Predicting Customer Response to Discounts

Lisa managed marketing for a retail chain. She spent heavily on discount campaigns—monthly promotions, flash sales, seasonal offers. But she sent them to everyone. Some customers bought immediately. Others ignored them completely. She was wasting money on people who wouldn't respond, and she had no way to tell who was who.

Lisa hired a data analyst to build a model that could predict which customers would actually respond to discounts. The analyst examined purchase history: total spending, purchase frequency, past discount usage, product categories. The goal was to identify discount-responsive customers so Lisa could target them specifically and stop wasting budget on non-responders.

The model predicted that 84.72% of customers would respond positively to discounts. This was higher than Lisa expected—it meant most of her customer base was discount-sensitive. The question wasn't whether to offer discounts, but which products to discount and which specific customers to target within that 85%.

The analyst identified high-value responders. Customers like ID 2500, 3713, and 3870 were top spenders who consistently responded to discounts. These weren't bargain hunters buying cheap items—they were valuable customers who bought more when offered deals. Lisa realized she could use discounts to drive revenue from her best customers, not just clear inventory.
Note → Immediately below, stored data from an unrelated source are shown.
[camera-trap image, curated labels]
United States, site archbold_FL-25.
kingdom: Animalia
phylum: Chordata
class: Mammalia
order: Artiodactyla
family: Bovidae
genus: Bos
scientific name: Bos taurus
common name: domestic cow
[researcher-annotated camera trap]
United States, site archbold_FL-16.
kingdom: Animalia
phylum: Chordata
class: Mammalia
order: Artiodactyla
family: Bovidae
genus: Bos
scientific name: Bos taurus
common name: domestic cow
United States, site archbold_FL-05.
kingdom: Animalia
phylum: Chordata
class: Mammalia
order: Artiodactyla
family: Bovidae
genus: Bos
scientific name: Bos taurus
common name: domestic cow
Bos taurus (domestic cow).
Three product categories dominated: Beauty, Home & Kitchen, and Electronics. These showed the highest spending and strongest discount response rates. Electronics was interesting—the average discount was 27.32%, much higher than other categories, yet customers still responded strongly. This told Lisa that electronics buyers expected big discounts and responded when they got them.
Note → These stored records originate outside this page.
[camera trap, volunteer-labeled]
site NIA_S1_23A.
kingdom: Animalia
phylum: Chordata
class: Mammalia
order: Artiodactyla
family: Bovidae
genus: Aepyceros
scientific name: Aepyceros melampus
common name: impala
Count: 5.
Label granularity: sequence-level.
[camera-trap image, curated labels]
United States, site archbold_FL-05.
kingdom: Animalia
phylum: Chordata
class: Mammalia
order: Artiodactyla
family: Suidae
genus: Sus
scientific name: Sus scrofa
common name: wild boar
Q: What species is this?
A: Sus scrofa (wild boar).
The model's technical performance was perfect: ROC AUC score of 1.0. This meant it flawlessly distinguished between customers who would and wouldn't respond to discounts. Lisa had never seen a model this accurate. It made her confident she could rely on its predictions for campaign planning.
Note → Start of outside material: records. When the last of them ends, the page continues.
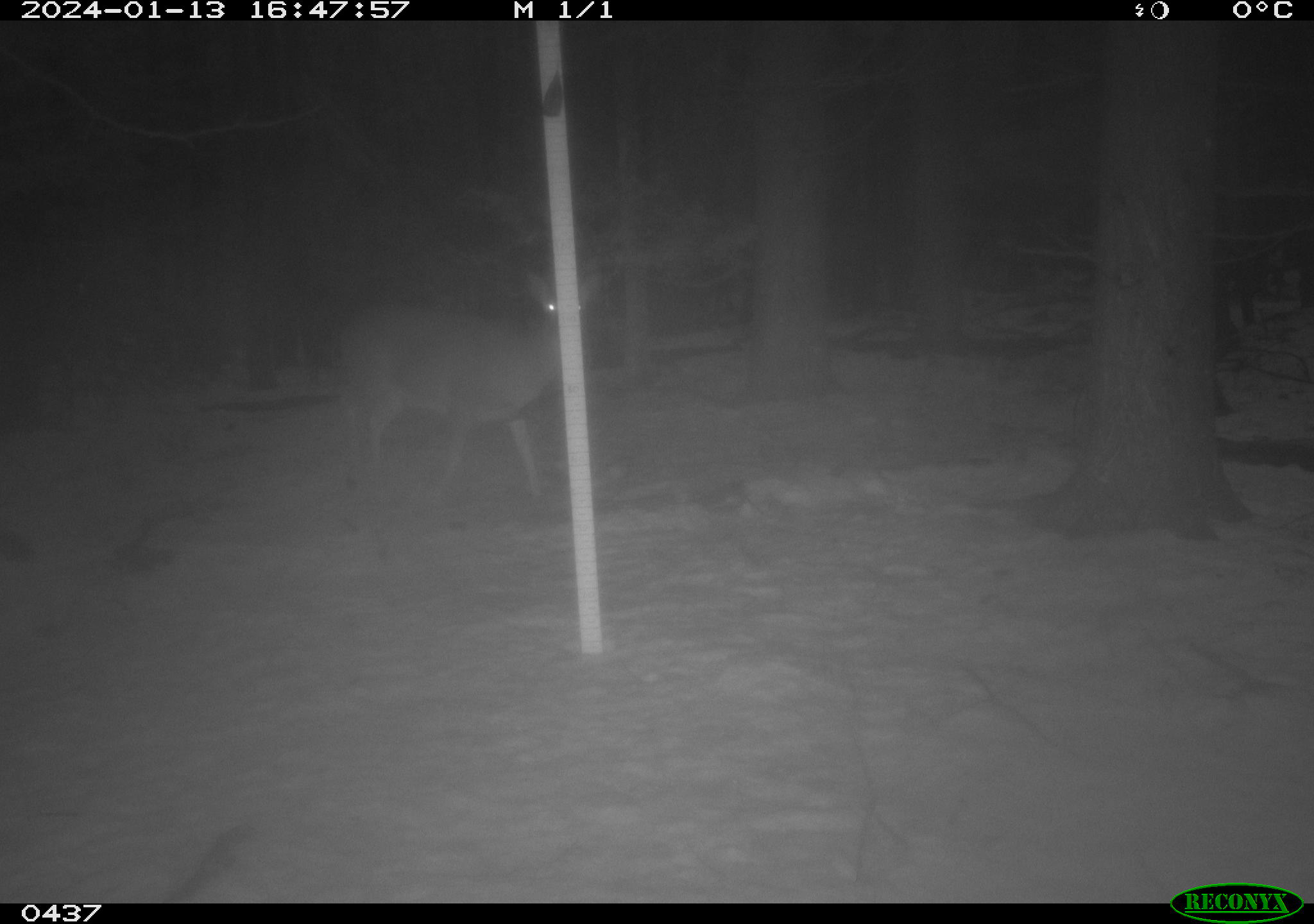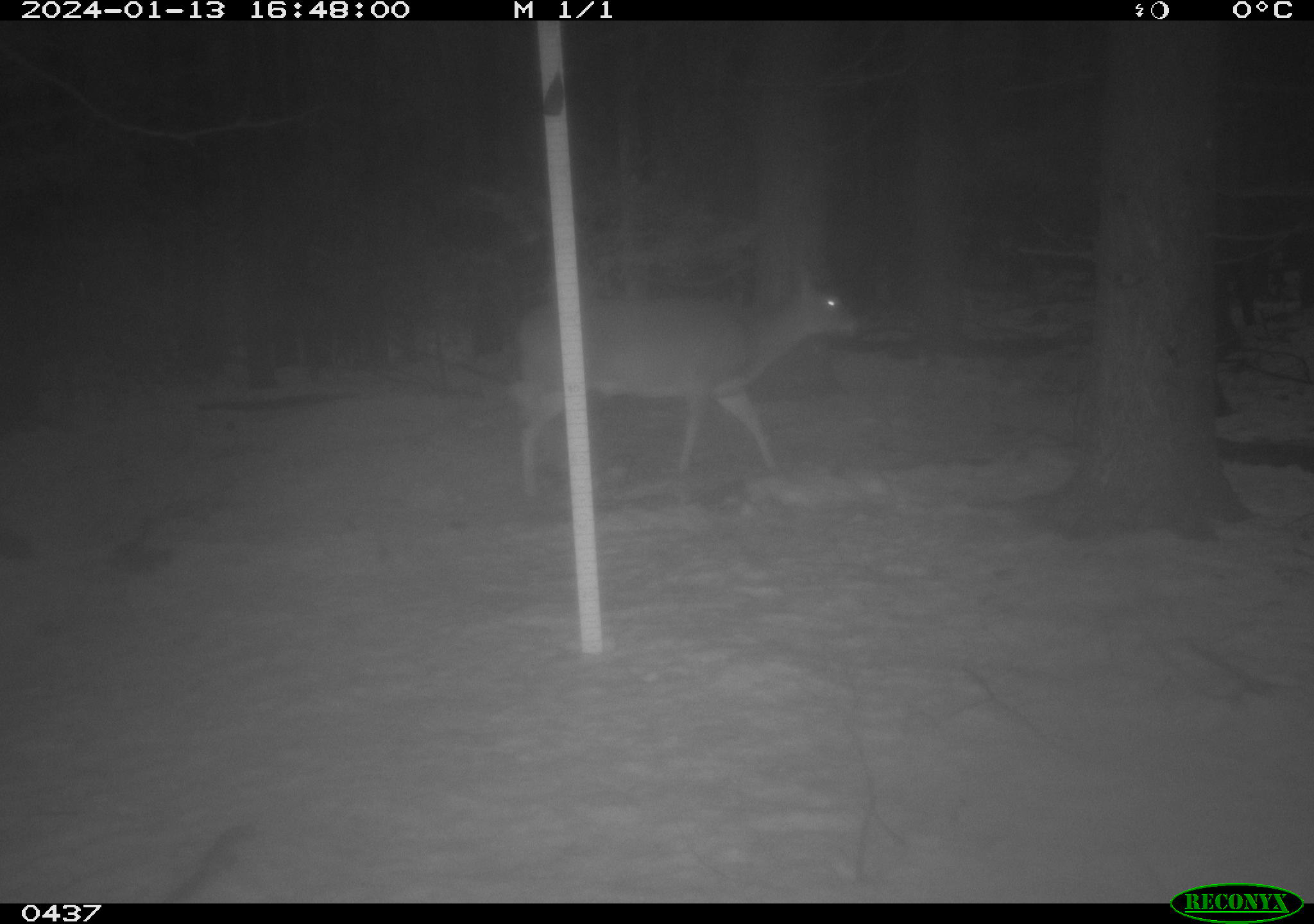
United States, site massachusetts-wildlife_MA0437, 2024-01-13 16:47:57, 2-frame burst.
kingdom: Animalia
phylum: Chordata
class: Mammalia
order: Artiodactyla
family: Cervidae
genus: Odocoileus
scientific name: Odocoileus virginianus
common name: white-tailed deer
Lisa restructured her discount strategy. She stopped sending blanket offers to all customers. Instead, she used the model to score every customer's likelihood of responding. Customers above the threshold got discount offers. Those below got different messages—new product announcements, loyalty rewards, content marketing—anything but discounts that wouldn't work anyway.

She focused discount campaigns on the three high-performing categories. Beauty and Home & Kitchen got regular promotional emails. Electronics got bigger discounts (25-30%) during strategic periods—back to school, holidays, tax season. She stopped discounting categories that didn't show strong response patterns in the data.

For high-value responders, Lisa created exclusive offers. The top 10% got early access to sales, higher discount percentages, or bundle deals. This personalized approach made her best customers feel valued while maximizing their purchase frequency. She wasn't just moving products—she was building loyalty among her most profitable segment.

Lisa tracked results. The model was right—response rates improved when she targeted predicted responders. But she also noticed something: some customers who never responded to discounts bought regularly at full price. These were valuable too, just in a different way. The model helped her avoid annoying them with constant sale notifications.

Lisa learned that not all customers are discount-driven, but most are—and identifying which is which matters more than the discount percentage itself. The perfect model accuracy gave her confidence, but she stayed aware that customer behavior could shift. She planned to retrain the model quarterly using updated purchase data.

Today, Lisa runs targeted discount campaigns instead of mass promotions. She knows which customers to target, which products to discount, and how deep the discounts need to be. Her marketing budget goes further because she's not wasting money on people who won't respond. The model is a tool for precision, not a replacement for strategy—but it makes her strategy far more effective.